— TEXTO PARA LEITURA —
• • •
Ambiente Jurídico

A atuação do Ministério Público no processo coletivo ambiental

Autor

  • Álvaro Luiz Valery Mirra

    é juiz de Direito em São Paulo doutor em Direito Processual pela USP especialista em Direito Ambiental pela Faculdade de Direito da Universidade de Estrasburgo (França) coordenador adjunto da área de Direito Urbanístico e Ambiental da Escola Paulista da Magistratura e membro do instituto O Direito Por Um Planeta Verde e da Associação dos Professores de Direito Ambiental do Brasil.

21 de outubro de 2017, 7h00

Spacca
O Ministério Público, nos termos do artigo 127, caput, da Constituição Federal, é instituição permanente e essencial à função jurisdicional do Estado, a quem incumbe a defesa da ordem jurídica, do regime democrático e dos interesses sociais e individuais indisponíveis. Trata-se, como sabido, de órgão estatal independente que defende em juízo os interesses da sociedade na proteção do meio ambiente. Nesse sentido, o parquet atua no âmbito judicial como órgão da sociedade e verdadeiro defensor do povo, representando em juízo todos os indivíduos da sociedade, titulares do direito fundamental ao meio ambiente ecologicamente equilibrado[1].

Importante anotar que, na condição de instituição social secundária[2], o Ministério Público exerce representação funcional, modalidade de representação política diversa da representação eleitoral, atribuída pela CF e pela legislação infraconstitucional, o que faz com que o parquet se apresente como ente intermediário entre os indivíduos e os representantes eleitos, com atuação direcionada, para o que aqui importa, à defesa dos interesses da sociedade em matéria ambiental. Assim, embora não eleitos, os membros do Ministério Público têm legitimidade, sob o ponto de vista político, para representar os interesses do corpo social na defesa do meio ambiente, dentro do quadro de uma representação ampliada, consagrada pela CF, que combina a representação político-eleitoral com a representação funcional, ambas complementares[3].

No âmbito do processo coletivo ambiental, o Ministério Público, dentre todos os entes intermediários habilitados a agir em juízo, é, sem dúvida nenhuma, aquele que tem posição mais destacada. De fato, no sistema jurídico brasileiro, a regra é a da legitimação do Ministério Público para a propositura das ações coletivas ambientais, a ele sendo reconhecida, na quase totalidade dos instrumentos processuais, o poder de provocar o exercício da jurisdição na defesa do meio ambiente[4]. Além disso, nos casos em que não exerce a ação, o Ministério Público intervém, necessariamente, como fiscal da ordem jurídica (custos legis).
• • •
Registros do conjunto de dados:
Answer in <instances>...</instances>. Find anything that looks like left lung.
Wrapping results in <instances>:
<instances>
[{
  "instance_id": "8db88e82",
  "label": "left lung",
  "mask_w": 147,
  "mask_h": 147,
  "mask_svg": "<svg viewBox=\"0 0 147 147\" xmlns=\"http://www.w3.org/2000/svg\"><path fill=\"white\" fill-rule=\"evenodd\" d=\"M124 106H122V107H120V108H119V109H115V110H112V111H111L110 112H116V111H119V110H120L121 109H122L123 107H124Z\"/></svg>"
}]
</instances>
• • •
— TAREFAS A REALIZAR —
1: Atualize, no texto sobre o Ministério Público, o trecho que vai de "21 de outubro" até "ambiente ecologicamente equilibrado[1].", substituindo "parquet" por "órgão ministerial".
2: Extraia da listagem todas as linhas, reproduzindo-as sem nenhuma alteração.
O texto e a listagem não têm relação nenhuma entre si.

— RESPOSTAS FORNECIDAS —
1:
21 de outubro de 2017, 7h00

Spacca
O Ministério Público, nos termos do artigo 127, caput, da Constituição Federal, é instituição permanente e essencial à função jurisdicional do Estado, a quem incumbe a defesa da ordem jurídica, do regime democrático e dos interesses sociais e individuais indisponíveis. Trata-se, como sabido, de órgão estatal independente que defende em juízo os interesses da sociedade na proteção do meio ambiente. Nesse sentido, o órgão ministerial atua no âmbito judicial como órgão da sociedade e verdadeiro defensor do povo, representando em juízo todos os indivíduos da sociedade, titulares do direito fundamental ao meio ambiente ecologicamente equilibrado[1].

2:
Answer in <instances>...</instances>. Find anything that looks like left lung.
Wrapping results in <instances>:
<instances>
[{
  "instance_id": "8db88e82",
  "label": "left lung",
  "mask_w": 147,
  "mask_h": 147,
  "mask_svg": "<svg viewBox=\"0 0 147 147\" xmlns=\"http://www.w3.org/2000/svg\"><path fill=\"white\" fill-rule=\"evenodd\" d=\"M124 106H122V107H120V108H119V109H115V110H112V111H111L110 112H116V111H119V110H120L121 109H122L123 107H124Z\"/></svg>"
}]
</instances>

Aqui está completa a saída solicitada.